To the discerning observer, Crane’s photographs unlock the myriad facets of her artistry. From series to series, “her images delve into every possibility presented by photographic techniques,” remarks Julie Jones, who was astounded by the “sheer volume of photos, negatives, and archives” found in the artist’s studio. Photomontages, collages, platinum-palladium prints, Polaroids, digital photography—her portfolio spins a dizzying array of diversity.
The exhibition artfully navigates this abundance by honing in on the first twenty-five years of Crane’s career, which spanned over six decades. Herein lies the temporal focus. As for place, the imagery homes in on Chicago, the artist’s birthplace and muse. She captured its every detail.
One of her most famous series is named after the Loop, the city’s storied financial district. Crane captures its grand architecture in fragments, rendered in stark black and white. She manipulates geometric variations and repetitive motifs—windows, balconies, angles, and curves. She also portrays, through stark contrasts of plane and scale, the silhouettes of an anonymous crowd moving in unison along the sidewalks of this skyscraper forest. The city’s aesthetic force morphs into a haunting mirage.
The scenography also offers more serene interludes, like a tender series of nudes. Confined indoors while she needed to care for her children, Crane turned them into her subjects, even paying them 35 cents an hour for their time posing. Reduced to mere lines, their bodies resemble pencil strokes—a minimalist masterstroke. “Her approach to the nude is radical: faceless, the bodies are refined until almost completely unrecognizable.”
The Centre Pompidou’s selection underscores the pivotal role of Crane’s photographic experiments, honed in the 1960s at the Institute of Design under Aaron Siskind, before she ventured off to carve her own path. “Often compared to other photographers from the Institute of Design in Chicago, such simplification does her a disservice. She knew no bounds, experimenting incessantly,” the curator highlights.
Barbara Crane navigates between documentary photography and formal abstraction. This boundless creativity is apparent in her 1969 “Neon Series”, where she overlays portraits of individuals exiting a department store with vibrant patterns, achieving a potent graphic effect alongside a subtle critique of consumerism. The social undercurrents of her work, though subtle, are perceptible in the kaleidoscopic portrayals of Chicago’s pedestrians in “People of North Portal”.

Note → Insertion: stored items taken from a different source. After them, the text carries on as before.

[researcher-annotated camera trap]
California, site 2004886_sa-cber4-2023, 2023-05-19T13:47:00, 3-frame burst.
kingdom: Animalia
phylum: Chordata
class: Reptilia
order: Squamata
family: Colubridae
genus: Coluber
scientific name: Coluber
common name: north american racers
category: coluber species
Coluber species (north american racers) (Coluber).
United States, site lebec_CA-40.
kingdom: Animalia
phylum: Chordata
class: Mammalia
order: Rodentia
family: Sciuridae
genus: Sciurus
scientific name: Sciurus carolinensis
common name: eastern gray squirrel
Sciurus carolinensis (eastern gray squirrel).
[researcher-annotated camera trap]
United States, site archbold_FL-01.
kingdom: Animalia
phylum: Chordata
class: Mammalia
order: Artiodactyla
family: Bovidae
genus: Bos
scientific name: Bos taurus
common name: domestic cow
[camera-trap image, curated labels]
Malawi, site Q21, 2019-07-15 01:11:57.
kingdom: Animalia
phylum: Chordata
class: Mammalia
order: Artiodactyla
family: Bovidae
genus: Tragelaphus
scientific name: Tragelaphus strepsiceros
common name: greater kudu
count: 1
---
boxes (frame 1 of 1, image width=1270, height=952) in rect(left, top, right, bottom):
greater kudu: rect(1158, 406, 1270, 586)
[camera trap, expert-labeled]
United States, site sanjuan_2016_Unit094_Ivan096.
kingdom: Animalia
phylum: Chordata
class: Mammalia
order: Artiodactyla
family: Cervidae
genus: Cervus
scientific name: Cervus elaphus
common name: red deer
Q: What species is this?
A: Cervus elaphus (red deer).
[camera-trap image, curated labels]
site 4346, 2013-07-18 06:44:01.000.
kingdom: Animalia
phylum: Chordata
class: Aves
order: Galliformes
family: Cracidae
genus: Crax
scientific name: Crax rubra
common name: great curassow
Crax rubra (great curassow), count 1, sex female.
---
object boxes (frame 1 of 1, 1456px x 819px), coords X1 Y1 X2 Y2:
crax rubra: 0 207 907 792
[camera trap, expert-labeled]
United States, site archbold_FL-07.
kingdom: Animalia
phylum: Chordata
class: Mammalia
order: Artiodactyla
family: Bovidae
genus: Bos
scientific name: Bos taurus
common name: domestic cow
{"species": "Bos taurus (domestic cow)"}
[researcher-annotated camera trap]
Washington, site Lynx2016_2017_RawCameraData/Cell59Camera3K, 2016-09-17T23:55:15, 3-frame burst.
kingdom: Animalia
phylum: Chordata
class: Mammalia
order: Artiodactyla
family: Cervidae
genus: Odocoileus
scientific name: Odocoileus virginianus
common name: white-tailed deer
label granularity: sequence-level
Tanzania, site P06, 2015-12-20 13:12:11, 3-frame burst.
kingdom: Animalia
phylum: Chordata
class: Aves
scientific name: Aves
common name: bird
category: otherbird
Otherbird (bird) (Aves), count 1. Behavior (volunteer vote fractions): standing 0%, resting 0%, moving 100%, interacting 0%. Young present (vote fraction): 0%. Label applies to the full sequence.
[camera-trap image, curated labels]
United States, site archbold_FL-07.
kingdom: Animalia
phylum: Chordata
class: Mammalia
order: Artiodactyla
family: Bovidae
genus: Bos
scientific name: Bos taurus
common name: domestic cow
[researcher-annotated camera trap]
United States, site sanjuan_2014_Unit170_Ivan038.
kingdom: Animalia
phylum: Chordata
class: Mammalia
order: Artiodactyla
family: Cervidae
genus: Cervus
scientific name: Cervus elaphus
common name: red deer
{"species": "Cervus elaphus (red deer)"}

Julie Jones is particularly moved by this series: “Comprising hundreds of images taken with a tripod-mounted medium-format camera stationed at a major museum entrance in Chicago, it captures a parade of anonymous figures—youths, adults, seniors from all walks of life. The collection also includes intimate close-ups taken by Crane with a Leica as she herself passed through this gateway. The ensemble is visually striking in its simplicity and power.”
Barbara Crane, heralded in her home country as one of the greatest American photographers of the twentieth century, has been celebrated in 90 solo shows and seven retrospectives globally, yet remains largely unrecognized in France. This premiere exhibition at the Pompidou marks her long-overdue celebration in Europe—a recognition that promises to resonate further. According to Julie Jones, “We are just beginning to uncover the breadth of this artist’s work.”
“Barbara Crane” is on view at the Centre Pompidou, Paris, through January 6, 2025.
The exhibition catalog edited by Julie Jones, co-published by Editions du Centre Pompidou / Atelier EXB, is available at €49.